For instance, in the data visualized below: with little or no explanation, you could easily point out the student with the highest number of chats in the WhatsApp group.
Code sample for data visualization in python
import matplotlib.pyplot as plt
%matplotlib inline
import seaborn as sns
plt.figure(figsize=(20,30))
member_plot=sns.factorplot("Sender", data=df, aspect=3.5, kind="count")
plt.title('WordPress Master Class Participants')
member_plot.set_xticklabels(rotation =90);
Model Training
The essence of getting data is not merely to analyze and display it in beautiful color on a screen through data visualization but to make knowledgeable insights and recommendations that can be used as solutions in a particular field, industry, and the like. This is where Machine Learning Algorithms come to play.

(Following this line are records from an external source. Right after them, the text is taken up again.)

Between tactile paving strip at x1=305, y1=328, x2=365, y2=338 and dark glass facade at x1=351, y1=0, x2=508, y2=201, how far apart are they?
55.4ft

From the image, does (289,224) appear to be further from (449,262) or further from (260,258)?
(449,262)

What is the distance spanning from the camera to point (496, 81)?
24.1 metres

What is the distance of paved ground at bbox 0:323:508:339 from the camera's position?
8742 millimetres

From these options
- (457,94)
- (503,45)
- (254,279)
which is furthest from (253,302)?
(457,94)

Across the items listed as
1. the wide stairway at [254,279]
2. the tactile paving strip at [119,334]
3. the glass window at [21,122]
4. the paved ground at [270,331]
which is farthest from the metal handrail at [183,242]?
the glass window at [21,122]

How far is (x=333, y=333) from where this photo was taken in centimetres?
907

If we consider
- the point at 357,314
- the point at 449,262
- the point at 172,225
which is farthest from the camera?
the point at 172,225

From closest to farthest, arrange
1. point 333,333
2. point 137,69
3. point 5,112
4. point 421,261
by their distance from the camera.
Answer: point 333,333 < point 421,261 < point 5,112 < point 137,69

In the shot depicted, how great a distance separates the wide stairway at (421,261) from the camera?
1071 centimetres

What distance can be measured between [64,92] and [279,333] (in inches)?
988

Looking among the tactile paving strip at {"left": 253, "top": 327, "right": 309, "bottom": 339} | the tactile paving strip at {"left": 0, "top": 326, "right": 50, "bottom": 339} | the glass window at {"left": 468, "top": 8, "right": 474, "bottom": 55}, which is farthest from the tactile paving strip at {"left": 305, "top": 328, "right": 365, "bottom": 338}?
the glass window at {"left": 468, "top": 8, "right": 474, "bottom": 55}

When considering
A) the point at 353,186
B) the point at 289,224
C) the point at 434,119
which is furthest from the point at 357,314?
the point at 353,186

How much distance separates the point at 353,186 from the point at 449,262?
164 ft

When you are done visualizing your data, the next step is to split your data into two sets: one set known as training dataset and the other set known as test dataset.
Choosing an ML algorithm to train your data on, depends on the kind of data you are working on and the end result you seek. For supervised learning, you can use the Logistic Regression Model, Decision Tree, Naives Bayes etc For unsupervised learning, you can use K-Means Clustering, Anomaly Detection, etc. Your chosen ML algorithm is used on the training set and the outcome is watched or observed.
Model Deployment & Evaluation
After getting satisfactory outcomes during model training, the model is then deployed using the test data set. The reason for this is to check the performance and validate the ability of your chosen ML algorithm to new data.
While this is being done, some evaluation metrics are also being carried out on the model. Some of these metrics include Confusion Matrix (i.e how many times did your model confuse a false value to be true and vice versa), F1-Score, etc.
Conclusion
Data Science is worth pursuing as a career especially if you have basic knowledge of statistical methods and hands-on programming skills.
Now that you've learned the basic practices, you can choose one of the many courses available to broaden your knowledge of Data Science.
Remember, with constant practice, you'd become more skillful in any or all of the practices listed in this article.